From the specific entries of the Management Rules, Article 15, paragraph 11 clearly stipulates that when an off-line investor and relevant staff participate in an off-line inquiry for the first issue of shares of the Section Creative Board, they shall not engage in the following acts: the quantity of the proposed purchase is not reasonably determined, and the amount of the proposed purchase exceeds the total assets or the scale of funds of the target of the allocation. Article 4, paragraph 5, stipulates that a private equity fund manager registered as an off-line investor in the initial public offering of stocks for a scientific and innovative Board shall possess certain strength in asset management: the total scale of products registered by the private equity fund manager in the China Securities Investment Fund Association in the last two quarters is more than 1 billion yuan (including) and has been in the past three years. At least one of the products under management has a life of two years or more; the scale of private equity products applied for registration should be more than 60 million yuan (including), which has been filed by the China Securities Investment Fund Association and entrusted to a third-party trustee to independently trust fund assets. Among them, the scale of private equity fund products refers to the net assets of fund products.

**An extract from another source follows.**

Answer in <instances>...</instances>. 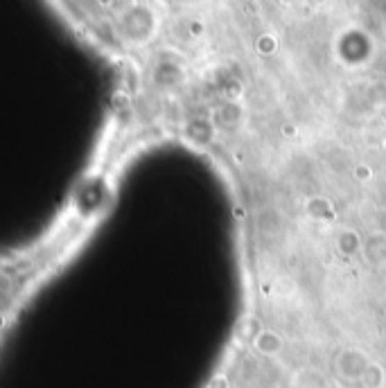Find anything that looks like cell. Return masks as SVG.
<instances>
[{"label": "cell", "instance_id": "obj_3", "mask_svg": "<svg viewBox=\"0 0 386 388\" xmlns=\"http://www.w3.org/2000/svg\"><path fill=\"white\" fill-rule=\"evenodd\" d=\"M386 382V375H384V368L382 364H377V361H368V366L364 368L362 377H359V384L364 388H384Z\"/></svg>", "mask_w": 386, "mask_h": 388}, {"label": "cell", "instance_id": "obj_2", "mask_svg": "<svg viewBox=\"0 0 386 388\" xmlns=\"http://www.w3.org/2000/svg\"><path fill=\"white\" fill-rule=\"evenodd\" d=\"M253 350L262 357H276L283 350V337L274 330H260L253 337Z\"/></svg>", "mask_w": 386, "mask_h": 388}, {"label": "cell", "instance_id": "obj_4", "mask_svg": "<svg viewBox=\"0 0 386 388\" xmlns=\"http://www.w3.org/2000/svg\"><path fill=\"white\" fill-rule=\"evenodd\" d=\"M208 388H230V382H228L226 375H215V377L210 379Z\"/></svg>", "mask_w": 386, "mask_h": 388}, {"label": "cell", "instance_id": "obj_1", "mask_svg": "<svg viewBox=\"0 0 386 388\" xmlns=\"http://www.w3.org/2000/svg\"><path fill=\"white\" fill-rule=\"evenodd\" d=\"M346 355H348V364L344 359H337V373L344 377V379H353V382H359V377H362V373H364V368L368 366V359L362 350H357V348H353V350H346Z\"/></svg>", "mask_w": 386, "mask_h": 388}]
</instances>
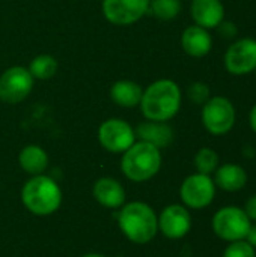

Regulators have set the red line of the system. Why are there still some institutions that have loopholes? Ge Shoujing said that the loopholes may mainly come from the illegal sides poor use of the rules and inadequate scrutiny of the qualifications. Firstly, we should lay down new rules. Category C investors need not pay in advance or freeze new funds to participate in the offshore tapping of GEM. Illegal institutions arbitrage by subscribing stocks that exceed the size of the companys real assets without prior payment or freezing rules. Secondly, the review of online inquiries conducted by sponsors is not rigorous enough, which may leave room for irregular operations. The fundamental reason is that the irregular bidding agencies are eager to achieve quick results.
The principal underwriter should strengthen the examination of the qualifications of the allotments in the future. In addition, it is wise for regulators to impose strict penalties on violators and restrict their allotment qualifications. Ge Shoujing said.